Восемь лет назад, да, летом было дело, забрели они с братом Андреем среди ночи погреться на городской почтамт, стрельнули там курева у московского хромого паренька, хладнокровно читавшего свой «1984» на английском языке за казенным столиком. Впрочем, на почтамте было совершенно пусто, не было ни единого претендента сочинять за оным столиком письмо или телеграмму. Умный, болтливый и самоуверенный Иван пришелся ко двору. С ним в конце концов было много веселее, чем с грустноватым Андреем, да и поездка приобрела известную лихость «Мистер Истомин», как он тогда представился, взял на себя все дальнейшие заботы о ночлеге, и даже остаток той ночи все трое провели отнюдь не на почтамте, а в каком-то довольно чистеньком домике при турбазе. А когда на следующую ночь их оттуда благополучно выставили, администраторша стараниями Ивана постелила им прямо в саду на дощатом помосте—-и девятнадцатилетний Марк навсегда запомнил ночной азиатский холод и странно близкие звезды, мучительно светившие сквозь виноградную листву. Вечерами на железнодорожных путях Иван ухарски расспрашивал рабочих, куда и когда отправляются товарные поезда. С душераздирающим лязгом трогались составы, и ликовали на каких-то бетонных блоках безбилетные московские студенты. «Что загрустил, - писал много позже Андрей, — и отчего продрог в восточном сне, в его истоме крепкой? По всей империи болотной ветерок размахивает серенькою кепкой. А здесь, где кошка по уступам крыш могла бежать до самого Багдада, замешана предательская тишь на шелесте ночного винограда. Прислушайся к дыханью тополей—на этот вечер прошлое забыто. Ночь наступает глубже и быстрей, чем остывают глиняные плиты. Еще земля в руках твоих тепла, покуда черный воздух спит и стынет, и лунный луч — железная игла — легко скользит по темени пустыни. Вернется жизнь оплывшею стеной, и щебетом скворца, и нищею листвою пристанционною, и улочкой кривой, а повезет—и ручкою дверною, и жарким очагом... а ты все плачешь: «мало», выходишь из ворот и таешь вдалеке, и только привкус ржавого металла горит на пересохшем языке...»

— Отличные лирические стихи, — одобрил Гордон, — и ты их Марк очень даже неплохо перевел.

— Вся музыка пропадает, — сказал Марк не без гордости за брата. —Клэр может их гораздо лучше оценить.

— И вообще,—добавил Гордон,—как приятно, что есть на беле свете поэты, художники, музыканты. Такое, понимаешь ли, бескорыстное, Богом избранное племя. Мы занимаемся грязной работой, вкалываем, детей рожаем, о политике базарим, а они раскатывают по миру и что-то такое трогательно-непонятное нам, простым смертным, сочиняют. Возьмешь перед сном книжечку в руки, пролистнешь—и прямо стыдно от собственной тупости...

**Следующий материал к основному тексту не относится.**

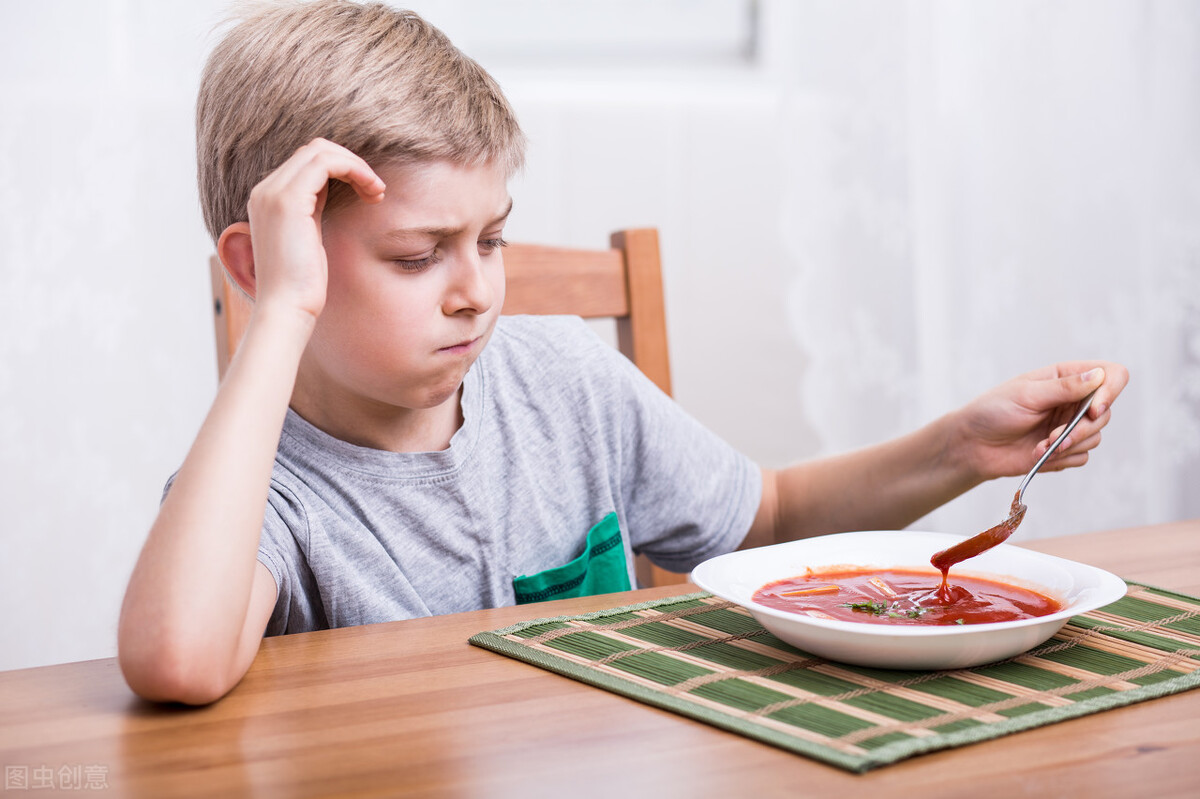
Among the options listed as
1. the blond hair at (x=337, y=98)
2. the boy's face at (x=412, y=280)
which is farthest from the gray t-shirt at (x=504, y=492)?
the blond hair at (x=337, y=98)

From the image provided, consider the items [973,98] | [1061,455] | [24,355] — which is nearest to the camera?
[1061,455]

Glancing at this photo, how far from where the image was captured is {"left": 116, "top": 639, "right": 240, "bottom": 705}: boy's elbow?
608 mm

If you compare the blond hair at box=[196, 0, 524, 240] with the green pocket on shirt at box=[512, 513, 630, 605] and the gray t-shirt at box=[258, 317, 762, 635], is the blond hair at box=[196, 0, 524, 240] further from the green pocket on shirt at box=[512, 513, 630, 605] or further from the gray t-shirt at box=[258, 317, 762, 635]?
the green pocket on shirt at box=[512, 513, 630, 605]

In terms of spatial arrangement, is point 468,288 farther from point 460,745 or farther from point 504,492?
point 460,745

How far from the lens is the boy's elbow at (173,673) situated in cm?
61

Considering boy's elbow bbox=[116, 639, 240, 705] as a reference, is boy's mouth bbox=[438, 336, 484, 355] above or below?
above

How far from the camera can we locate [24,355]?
5.24ft

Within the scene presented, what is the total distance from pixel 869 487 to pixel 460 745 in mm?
666

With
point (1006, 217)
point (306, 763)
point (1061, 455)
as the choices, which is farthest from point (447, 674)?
point (1006, 217)

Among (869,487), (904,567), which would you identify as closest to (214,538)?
(904,567)

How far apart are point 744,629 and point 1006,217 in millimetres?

— Ну что ты несешь! — Диана покраснела.

— Шучу, дорогая.

Чтобы заполнить опасную паузу, Марк спросил у профессора, как ему понравился Ташкент, в ответ же услыхал, что для города, на девяносто процентов разрушенного землетрясением, он выглядит совсем неплохо.

— Ценю твою вежливость, Берт.—На Гордона явно напал приступ мизантропии. — Но неужели ты всерьез? Я вообще не понимаю твоей системы скидок. Мы же не в третьем мире, профессор! Мы во второй сверхдержаве нашей старушки-планеты. Они в шестидесятом году собирались нас за двадцать лет догнать и перегнать по всем статьям. И впрямь по вооружению уже нам на пятки наступают. Раскрой глаза, Берт, у нас на социальное пособие лучше живется, чем здесь среднему рабочему, не видишь, что ли?

— Ну, — начал профессор, — без скидок никак не обойтись. Мы в войну двадцать миллионов человек не потеряли... и климат у нас...

—Да не о том ты, Берт,—перебила его Руфь,—просто у нас есть дурная и высокомерная привычка сравнивать все самое лучшее в Штатах с самым плохим за границей. Ты меня извини, Гордон, но мне эти ташкентские жилые кварталы при всей их тошнотворности все-таки симпатичнее наших трущоб. А о нашем метро ты забыл?